Nomalanga Mhlanga (30), a registered voter says political leaders in the country use violence to intimidate people and as such the electorate is not free to choose leaders they want.
“People have lost faith in elections because even if they vote, the process is manipulated by a few individuals and nothing changes. As a young woman, I feel deprived of a free environment to choose the leaders I want. What saddens me the most is that I and other women are suffering and we have a lot to lose by not participating in elections,” says Nomalanga.
Nomalanga says more than four decades after the country attained independence following a protracted armed struggle, the country has failed to hold any credible elections. She says all the previous elections were marred by controversy as a result of violence, intimidation and rigging.
“In 2018 my sister was attacked by a mob at her house in Emganwini suburb in one of Bulawayo’s high density suburbs. She was contesting to be a councillor and she became a target during the process of canvassing for support. Her house was destroyed by stone throwing hooligans who could have killed her if law enforcement agents had not intervened,” says Nomalanga.
After the attack, Nomalanga says her sister fled the country to seek refuge as a result of continued threats of violence against her. She says even some of her close relatives were also targeted with threats of violence. She says from that incident, she has vowed never to talk openly about her political decisions and to participate in campaigns.
Bongiwe Tshuma (40), another woman who is a registered voter in Bulawayo, says there is need to implement tough laws to end political violence so that women can freely participate without fearing for their lives. She says young women and girls need capacity building so that they understand the electoral playing field.
“It is important to educate girls to levels where they are assertive and have more self-realisation. This can bring a positive change to how women perceive themselves in politics and also open up dialogue on how to stand firm in electoral processes,” says Bongiwe.
Bongiwe says more effort should be put to achieve gender equity in politics so that there are more women in decision making roles. She says the current political environment is male dominated
Lungile Moyo (33), a survivor of political violence says her education was almost ruined by political violence in 2008 when she was doing her advanced level studies at a school in Filabusi, in Matabeleland South. Lungile says she is a registered voter but she has never voted because of fear.

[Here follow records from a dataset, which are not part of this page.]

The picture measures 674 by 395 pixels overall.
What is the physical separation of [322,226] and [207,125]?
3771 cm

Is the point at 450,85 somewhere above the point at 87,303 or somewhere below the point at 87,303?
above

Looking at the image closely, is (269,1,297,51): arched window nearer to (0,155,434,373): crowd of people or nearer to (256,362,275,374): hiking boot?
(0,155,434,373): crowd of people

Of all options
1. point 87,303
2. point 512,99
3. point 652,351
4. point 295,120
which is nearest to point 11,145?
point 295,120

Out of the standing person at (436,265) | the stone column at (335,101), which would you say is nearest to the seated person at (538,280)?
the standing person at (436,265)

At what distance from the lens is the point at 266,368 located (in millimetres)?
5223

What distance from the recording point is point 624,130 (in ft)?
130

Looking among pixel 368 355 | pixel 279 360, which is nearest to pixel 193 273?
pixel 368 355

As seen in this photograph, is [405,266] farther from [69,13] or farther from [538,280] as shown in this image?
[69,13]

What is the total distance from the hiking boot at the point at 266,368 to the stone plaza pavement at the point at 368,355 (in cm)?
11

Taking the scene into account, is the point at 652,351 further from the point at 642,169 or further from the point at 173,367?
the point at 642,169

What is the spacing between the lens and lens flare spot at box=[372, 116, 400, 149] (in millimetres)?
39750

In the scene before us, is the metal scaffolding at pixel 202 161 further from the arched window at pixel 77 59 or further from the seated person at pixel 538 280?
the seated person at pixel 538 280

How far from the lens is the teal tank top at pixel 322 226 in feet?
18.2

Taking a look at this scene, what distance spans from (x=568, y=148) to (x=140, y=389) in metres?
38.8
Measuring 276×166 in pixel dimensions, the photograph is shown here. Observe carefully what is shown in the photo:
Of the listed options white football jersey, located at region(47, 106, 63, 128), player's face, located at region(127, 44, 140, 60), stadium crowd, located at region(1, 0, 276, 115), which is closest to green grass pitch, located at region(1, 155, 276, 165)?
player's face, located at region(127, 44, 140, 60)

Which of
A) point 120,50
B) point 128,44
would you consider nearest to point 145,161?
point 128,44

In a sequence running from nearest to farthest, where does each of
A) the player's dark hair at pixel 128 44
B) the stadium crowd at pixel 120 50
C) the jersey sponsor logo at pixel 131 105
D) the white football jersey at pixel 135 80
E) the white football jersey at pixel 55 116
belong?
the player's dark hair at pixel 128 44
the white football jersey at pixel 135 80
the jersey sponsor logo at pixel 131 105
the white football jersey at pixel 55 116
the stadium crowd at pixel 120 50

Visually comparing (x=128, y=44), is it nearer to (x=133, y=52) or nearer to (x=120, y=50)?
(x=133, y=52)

“In 2008 when I was doing my Advanced Level studies in Filabusi, violence flared in the area as the country was drawing towards elections. At times we would be caught up in street fights as political parties fought for dominance. School authorities had to close schools after realising that our lives were in danger,” says Lungile.
Lungile says the violence she witnessed remains etched in her mind and she has told herself that participating in politics is not worth it. She says political leaders in the country treat people as their personal subjects and do not value other people’s lives.
“Some young unemployed people are ordered to burn people’s houses and harm political opponents. This is not what I want as a woman. I need a peaceful environment where I know that I am protected by the law. I need to move freely and interact freely without fear of repercussions,” says Lungile.